EDITORIAL

The silver lining in a dark immigration vote

Editorial board
The Republic | azcentral.com
Immigrants prepare to be unshackled and set free from the Adelanto Detention Facility in 2013.

A sliver of a silver lining poked out from the U.S. House's anti-immigration-reform vote Wednesday.

The GOP majority approved an appropriations bill for the Department of Homeland Security that denies any funding for President Barack Obama's executive actions on immigration. That includes the Deferred Action for Childhood Arrivals of 2012 and last year's action protecting another 4 million people from deportation.

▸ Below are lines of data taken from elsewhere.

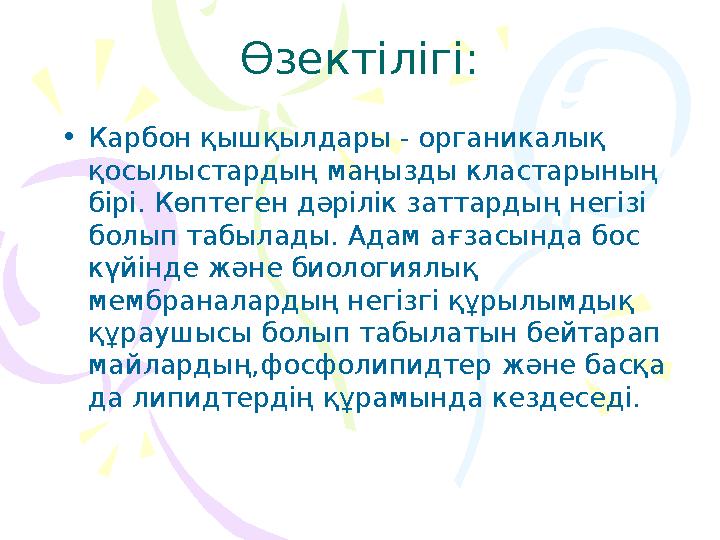 Өзектілігі:

• Карбон қышқылдары - органикалық қосылыстардың маңызды кластарының бірі. Көптеген дәрілік заттардың негізі болып табылады. Адам ағзасында бос күйінде және биологиялық мембраналардың негізгі құрылымдық құраушысы болып табылатын бейтарап майлардың,фосфолипидтер және басқа да липидтердің құрамында кездеседі.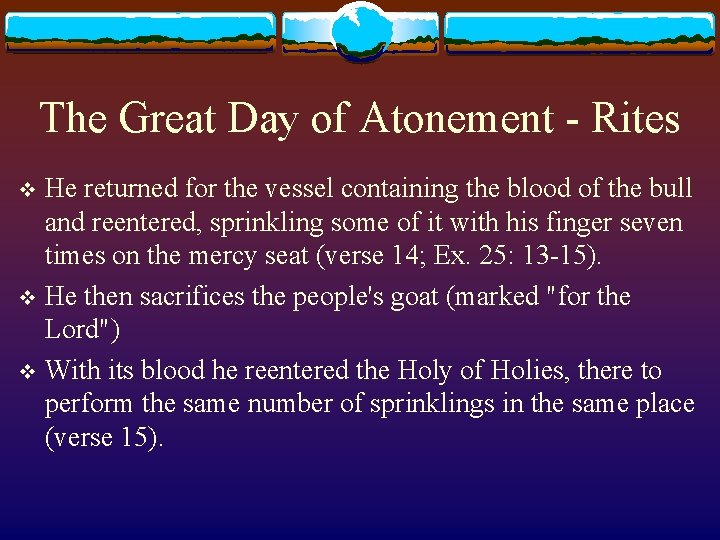 The Great Day of Atonement - Rites

❖ He returned for the vessel containing the blood of the bull and reentered, sprinkling some of it with his finger seven times on the mercy seat (verse 14; Ex. 25: 13-15).

❖ He then sacrifices the people's goat (marked "for the Lord")

❖ With its blood he reentered the Holy of Holies, there to perform the same number of sprinklings in the same place (verse 15).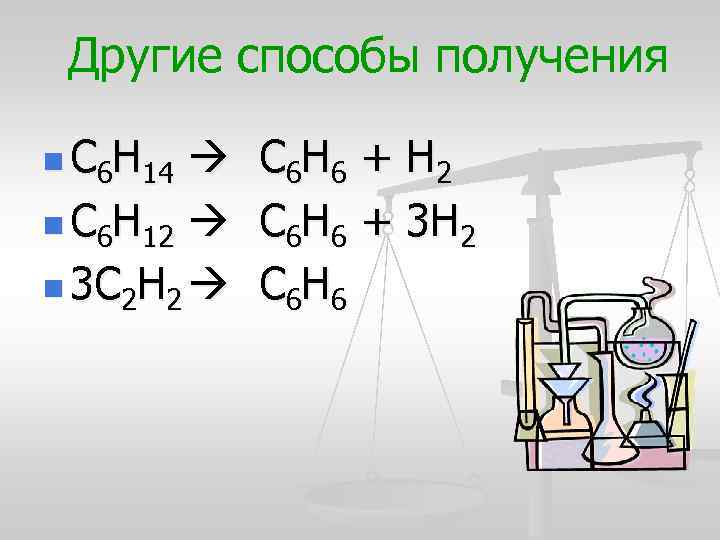 Другие способы получения

$C_6H_{14} \rightarrow C_6H_6 + H_2$
$C_6H_{12} \rightarrow C_6H_6 + 3H_2$
$3C_2H_2 \rightarrow C_6H_6$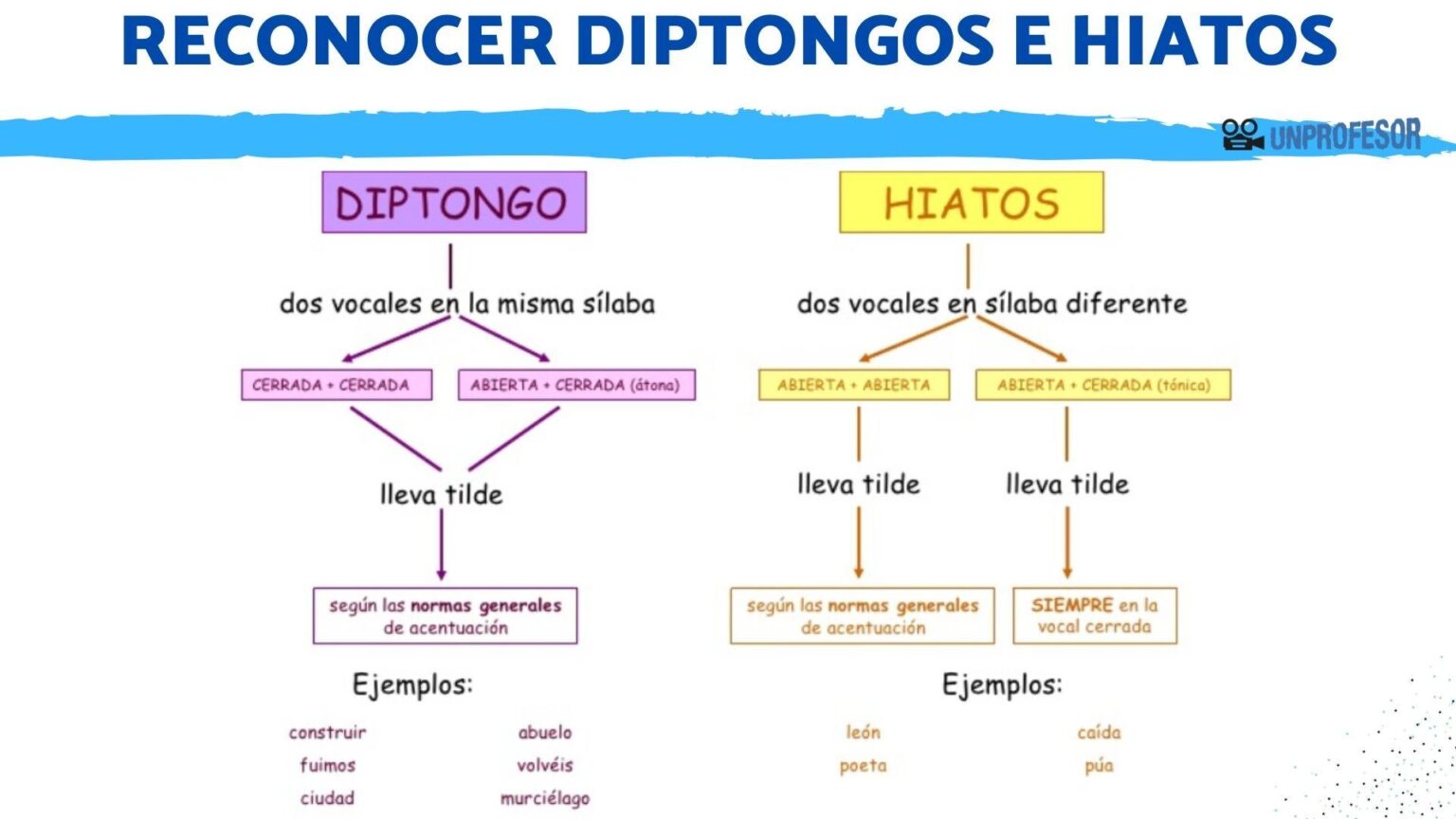 RECONOCER DIPTONGOS E HIATOS

UNPROFESOR

DIPTONGO

dos vocales en la misma sílaba

CERRADA + CERRADA

ABIERTA + CERRADA (átona)

lleva tilde

según las normas generales de acentuación

Ejemplos:

construir
fuimos
ciudad

abuelo
volvéis
murciélago

HIATOS

dos vocales en sílaba diferente

ABIERTA + ABIERTA

ABIERTA + CERRADA (tónica)

lleva tilde

lleva tilde

según las normas generales de acentuación

SIEMPRE en la vocal cerrada

Ejemplos:

león
poeta

caída
púa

Republicans insisted this wasn't about immigration but about Obama's overreach. No one's buying that. This was about immigration.

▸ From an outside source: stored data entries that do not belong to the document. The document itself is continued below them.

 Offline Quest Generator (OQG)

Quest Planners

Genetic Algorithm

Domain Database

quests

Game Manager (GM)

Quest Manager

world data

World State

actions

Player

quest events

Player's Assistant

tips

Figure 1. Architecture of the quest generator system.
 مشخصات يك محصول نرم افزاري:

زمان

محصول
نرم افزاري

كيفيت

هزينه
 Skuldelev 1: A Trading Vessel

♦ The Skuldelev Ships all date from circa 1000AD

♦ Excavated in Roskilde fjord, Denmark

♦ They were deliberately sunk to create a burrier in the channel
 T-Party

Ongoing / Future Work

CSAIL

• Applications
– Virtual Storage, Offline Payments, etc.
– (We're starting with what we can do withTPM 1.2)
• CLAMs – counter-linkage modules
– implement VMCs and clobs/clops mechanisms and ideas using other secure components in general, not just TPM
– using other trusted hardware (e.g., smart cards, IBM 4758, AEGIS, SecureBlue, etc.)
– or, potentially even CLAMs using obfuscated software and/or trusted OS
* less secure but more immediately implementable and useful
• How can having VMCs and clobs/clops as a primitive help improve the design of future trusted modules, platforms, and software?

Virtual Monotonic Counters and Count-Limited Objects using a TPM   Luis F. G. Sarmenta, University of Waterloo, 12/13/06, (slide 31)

5 tenets of true immigration reform:

It's a temper tantrum executed from the safety of knowing the bill will never become law. There may not be 51 votes in the Senate, and there certainly aren't the 60 votes necessary to stop a filibuster.

But that's not the silver lining.

The good news in Wednesday's action came in a vote on the amendment to deny funding for Obama's "dreamer"-lite program. More than two dozen Republicans peeled away to vote no, including freshman Rep. Martha McSally of Tucson. Five more votes and the amendment would have failed.

That's the first official indication of how much support immigration reform may have in the House. These 26 Republicans couldn't bring themselves to lash out at Obama by voting against dreamers, the most sympathetic figures in immigration. That is a sign that positive reform could be achievable.

It's still a long-shot. Obama's executive actions muddied the waters, and the anti-reform hardliners remain the loudest voices in the House. The have powerful allies in the Senate.

But if these moderates can exert themselves and build their ranks, real reform might have a chance.

It might not have the path to citizenship that the Senate bill of 2013 contained. Still, the country would be better off with a bill that modernized immigration law, created guest worker programs, enforced expired visas and brought 11 million to 12 million people out of the shadows with some sort of legal status.

Republicans could defuse a potent issue for Democrats in the 2016 elections and beyond. Business would have the stability of an assured supply of low- and high-skill labor. Law enforcement could turn its attention to dangerous criminals.

And millions of people, with an ever-present threat of deportation removed from their lives, could become even more productive participants in the American economy.

Will it happen? It's a long-shot. But those 26 "no" votes keep the spark alive.